- Education: University of North Carolina at Chapel Hill
- Scientific career
- Fields: Sociology, criminology
- Workplaces: University at Albany, SUNY
- Thesis: Warfare and Societal Complexity: A Cross-cultural Study of Organized Fighting in Preindustrial Societies (1971)

= Colin Loftin =

American sociologist and criminologist

Colin Loftin is an American criminologist and Distinguished Professor at the University at Albany School of Criminal Justice. At the University at Albany, he is also the co-director of the Violence Research Group, along with David McDowall.

==Education and career==
Loftin received his Ph.D. from the University of North Carolina at Chapel Hill in 1971. He was an assistant professor of sociology at Brown University from 1969 to 1976, after which he joined the faculty of the University of Michigan. In 1983, he became an associate professor at the University of Maryland at College Park, where he was promoted to full professor in 1985. In 1996, he joined the faculty of the University at Albany, where he was named a Distinguished Professor in 2014.

==Research==
Loftin's research focuses on the application of statistics to the study of violence.
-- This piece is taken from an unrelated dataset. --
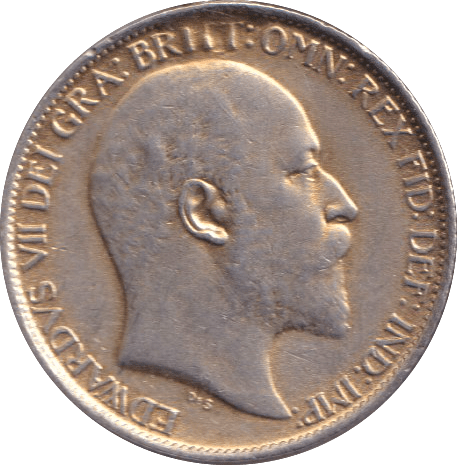 1908 SIXPENCE ( EF ) - SIXPENCE - Cambridgeshire Coins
This includes a 1991 study he authored with McDowall which found that rates of gun homicide and gun suicide in Washington, D.C. declined shortly after their handgun ban took effect. He has also studied public support for mandatory sentencing laws, finding that 90% of citizens surveyed in Detroit, Michigan supported such laws, and that 65% said they would support them even if they did not deter crime.